_DATA SHOWN_.
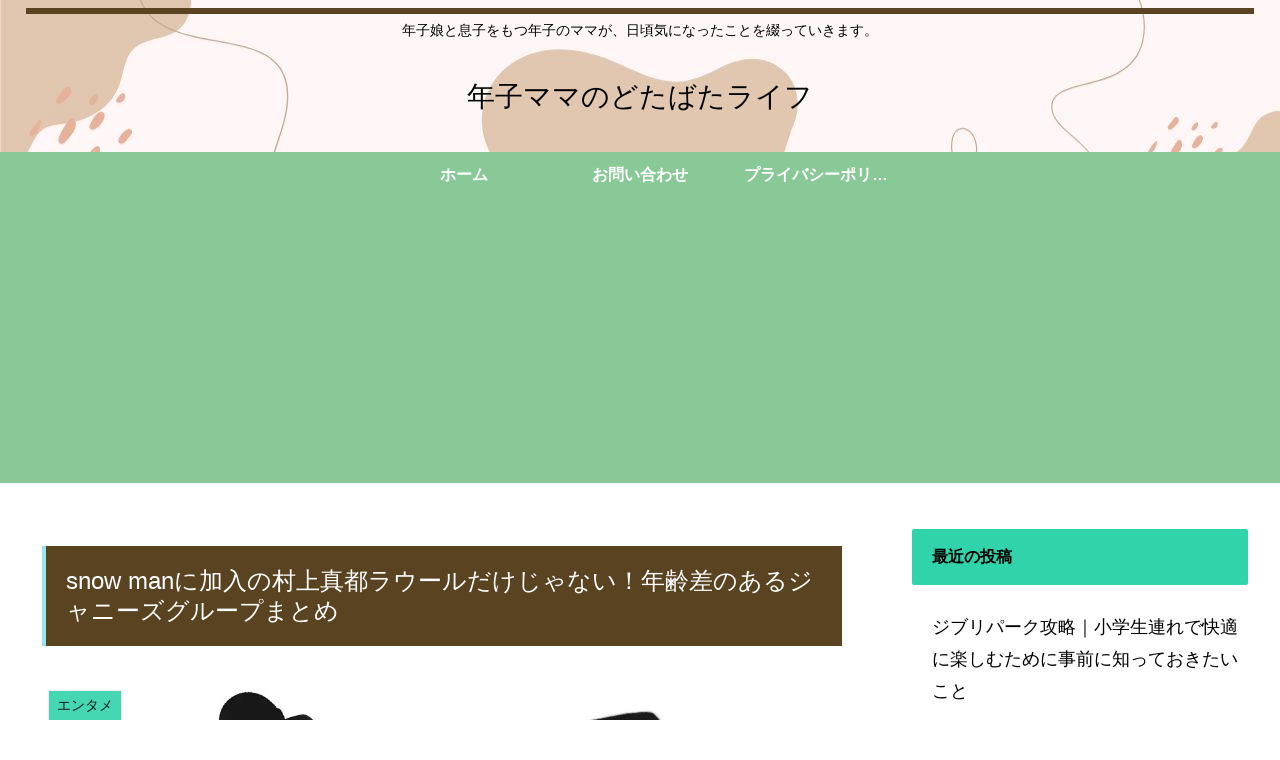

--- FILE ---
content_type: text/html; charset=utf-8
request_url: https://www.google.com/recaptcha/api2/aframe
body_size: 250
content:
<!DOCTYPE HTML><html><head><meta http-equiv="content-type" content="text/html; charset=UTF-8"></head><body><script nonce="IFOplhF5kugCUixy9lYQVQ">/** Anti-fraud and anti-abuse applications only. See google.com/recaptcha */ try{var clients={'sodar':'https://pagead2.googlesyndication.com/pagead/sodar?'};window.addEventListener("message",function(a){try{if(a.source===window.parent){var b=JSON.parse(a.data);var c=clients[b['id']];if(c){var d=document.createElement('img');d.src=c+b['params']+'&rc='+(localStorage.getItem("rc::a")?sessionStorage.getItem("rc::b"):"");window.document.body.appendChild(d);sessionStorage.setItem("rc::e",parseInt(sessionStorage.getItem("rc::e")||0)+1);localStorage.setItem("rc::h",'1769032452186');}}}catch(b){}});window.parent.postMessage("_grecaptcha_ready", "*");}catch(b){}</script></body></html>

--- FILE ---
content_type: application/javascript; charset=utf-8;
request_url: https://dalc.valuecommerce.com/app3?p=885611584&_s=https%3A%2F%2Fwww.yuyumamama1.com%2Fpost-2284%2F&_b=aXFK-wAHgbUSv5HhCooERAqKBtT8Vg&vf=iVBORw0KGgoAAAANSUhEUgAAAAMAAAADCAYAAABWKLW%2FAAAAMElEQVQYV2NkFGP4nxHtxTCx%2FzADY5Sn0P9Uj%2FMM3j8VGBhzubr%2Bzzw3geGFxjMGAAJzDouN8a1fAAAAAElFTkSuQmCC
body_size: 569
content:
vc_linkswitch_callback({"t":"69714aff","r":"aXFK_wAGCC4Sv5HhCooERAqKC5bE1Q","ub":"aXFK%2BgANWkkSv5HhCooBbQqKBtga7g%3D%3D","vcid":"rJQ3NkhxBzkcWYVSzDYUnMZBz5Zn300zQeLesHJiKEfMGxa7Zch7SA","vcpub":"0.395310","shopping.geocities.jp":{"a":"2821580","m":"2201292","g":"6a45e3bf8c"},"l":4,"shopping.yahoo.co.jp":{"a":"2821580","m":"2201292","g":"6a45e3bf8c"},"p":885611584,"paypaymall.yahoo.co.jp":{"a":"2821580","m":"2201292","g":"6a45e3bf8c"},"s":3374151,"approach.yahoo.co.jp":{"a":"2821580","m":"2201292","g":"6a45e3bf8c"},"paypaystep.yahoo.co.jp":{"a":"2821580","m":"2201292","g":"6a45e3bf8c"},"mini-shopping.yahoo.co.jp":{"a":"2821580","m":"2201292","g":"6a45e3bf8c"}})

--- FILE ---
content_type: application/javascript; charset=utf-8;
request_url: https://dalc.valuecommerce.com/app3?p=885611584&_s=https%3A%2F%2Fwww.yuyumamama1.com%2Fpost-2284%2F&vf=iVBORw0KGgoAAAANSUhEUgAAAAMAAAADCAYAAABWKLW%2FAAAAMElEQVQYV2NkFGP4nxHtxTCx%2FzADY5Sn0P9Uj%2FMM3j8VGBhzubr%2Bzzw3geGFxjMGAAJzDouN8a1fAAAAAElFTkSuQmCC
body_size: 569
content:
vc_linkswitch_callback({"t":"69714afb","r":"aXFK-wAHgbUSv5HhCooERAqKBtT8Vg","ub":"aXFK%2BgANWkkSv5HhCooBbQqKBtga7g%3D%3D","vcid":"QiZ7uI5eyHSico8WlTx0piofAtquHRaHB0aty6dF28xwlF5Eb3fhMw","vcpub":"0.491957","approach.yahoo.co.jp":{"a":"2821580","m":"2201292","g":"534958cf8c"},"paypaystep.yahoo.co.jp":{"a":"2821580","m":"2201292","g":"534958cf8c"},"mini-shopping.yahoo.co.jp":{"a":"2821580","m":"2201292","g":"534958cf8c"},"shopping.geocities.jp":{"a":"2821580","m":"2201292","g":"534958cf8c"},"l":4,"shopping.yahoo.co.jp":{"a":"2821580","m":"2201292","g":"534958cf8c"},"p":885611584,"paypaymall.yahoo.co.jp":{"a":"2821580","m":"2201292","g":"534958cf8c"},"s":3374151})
---
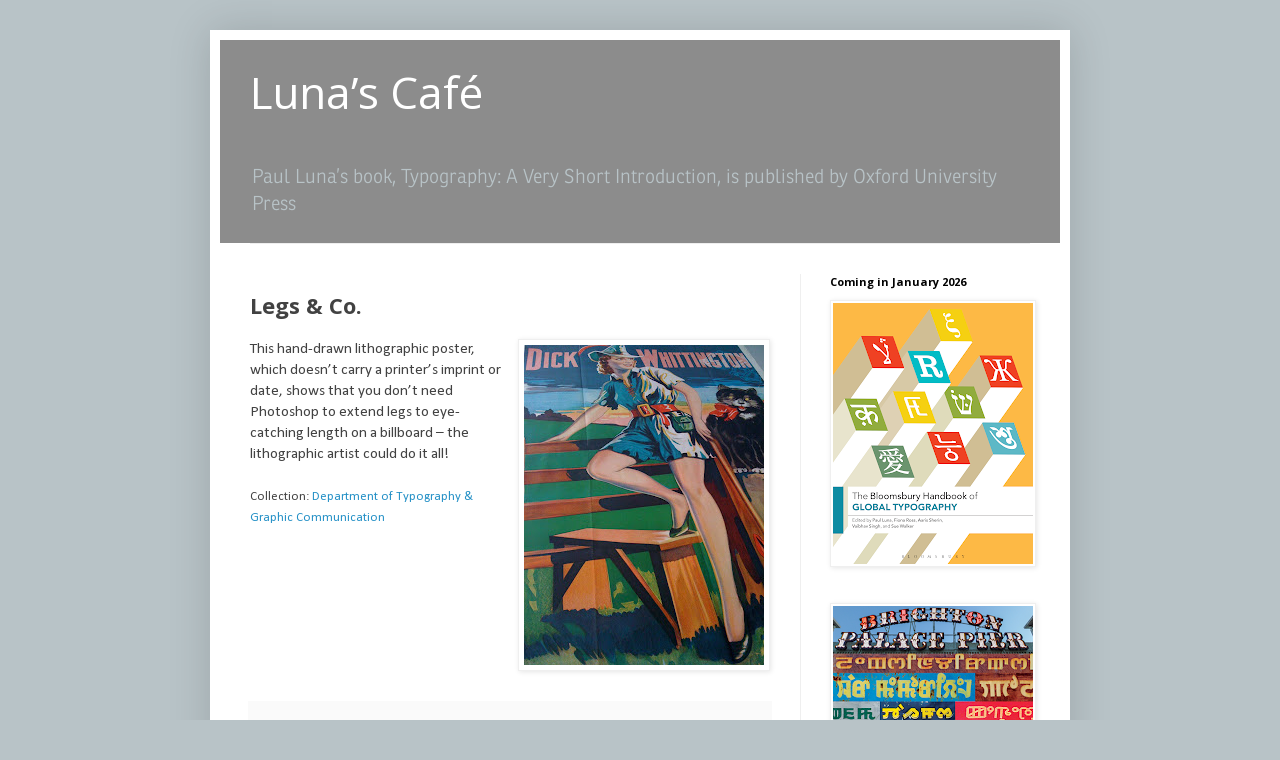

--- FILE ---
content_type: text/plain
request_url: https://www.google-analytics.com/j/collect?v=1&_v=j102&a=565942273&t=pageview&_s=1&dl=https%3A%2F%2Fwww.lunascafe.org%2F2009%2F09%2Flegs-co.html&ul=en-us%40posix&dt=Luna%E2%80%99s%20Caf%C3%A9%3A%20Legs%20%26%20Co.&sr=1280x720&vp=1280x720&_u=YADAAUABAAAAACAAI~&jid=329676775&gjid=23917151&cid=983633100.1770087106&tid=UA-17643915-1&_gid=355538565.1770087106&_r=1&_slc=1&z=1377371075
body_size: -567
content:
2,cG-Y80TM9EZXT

_EXERCISE PROMPT_. For the string "valuecommerce", give the number of lines in the entries that contain it, with no other words.

_FINISHED TASK_. 2